● Kaynak metin:
○ ○ ○ ○ ○ ○ ○

Hem olay projeden de ibaret değil elbette, galiba Pazartesi bizim gözümüzü korkutmaya çalıştılar. (Ve neredeyse başarıyorlardı…) Örneğin Temel Tasarım ve Plastik Sanatlar adı altında bir ders mevcut ki kesinlikle herkesin hayatında bir kere yaşaması gereken bir deneyim. Tek bir dersin bile nasıl bir görsel şölen olduğunu düşününce beynimde gökkuşakları uçuşmaya başlıyor. (Emin olun bu iyi bir şey.) Ah bir de Sanat Tarihi var ki, daha yeni yeni mimarlık okumaya karar verdiğim lise yıllarımda İTÜ Mimarlığın sayfasından seçmeli derslere bakıp “Bunu kesinlikle almalıyım!” dediğim dersti kendisi.

○ ○ ○ ○ ○ ○ ○

● Kaynak malzeme:
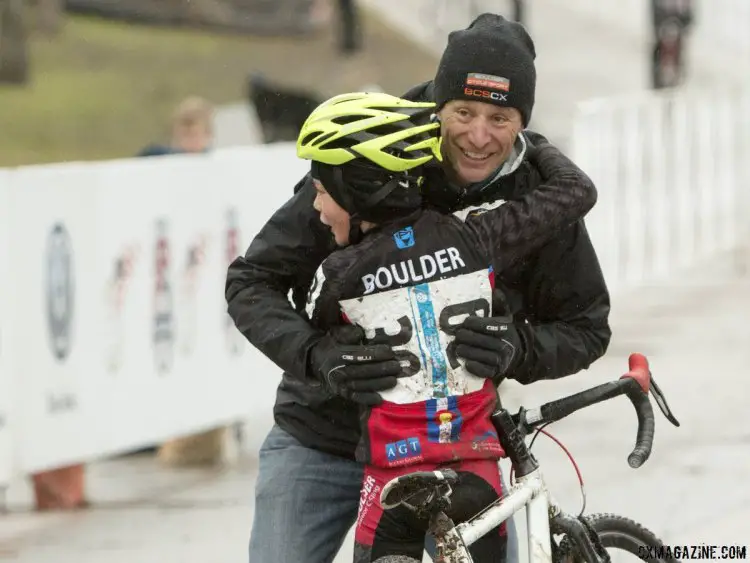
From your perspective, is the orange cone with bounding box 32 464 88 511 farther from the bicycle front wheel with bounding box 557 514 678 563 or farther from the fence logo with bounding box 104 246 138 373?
the bicycle front wheel with bounding box 557 514 678 563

○ ○ ○ ○ ○ ○ ○

● Alıştırmanın amacı:
Mimarlık okulundaki dersleri anlatan kaynak metni, son cümlesinden sonra kaldığı yerden devam ettirin.

● Beklenen yanıt:
Sonuç olarak bir hafta içerisinde küçük çaplı bir depresyon yaşadım resmen ama bunu hazırlıktan bölüme geçiş dönemi olarak görmeye karar verdim. Evet, bölüm de çok yardımcı olmuyor ancak ben bunu o kadar sene istedikten sonra bu kadar kolay pes etmek normal miydi? Tabi ki hayır. Bugün geçirdiğim bir haftayı göz önüne getiriyorum ve ne kadar çok şey öğrendiğimi düşününce şaşırmadan duramıyorum. (En çok aklımda kalan kısım da ilk gün oryantasyondaki hocanın insanların binalarımızı ‘mıncıklayacağını’ ve buna üzülmememiz gerektiğini söylediği kısımdı :P) Şimdi, lisede koyu bir mimarlık fanatiği olan ve kim ne derse desin ondan vazgeçmeyen kızı geri getirme zamanı. Kimse vazgeçmeyecek ve en sonunda ya mimarlık beni bitirecek ya ben mimarlığı :)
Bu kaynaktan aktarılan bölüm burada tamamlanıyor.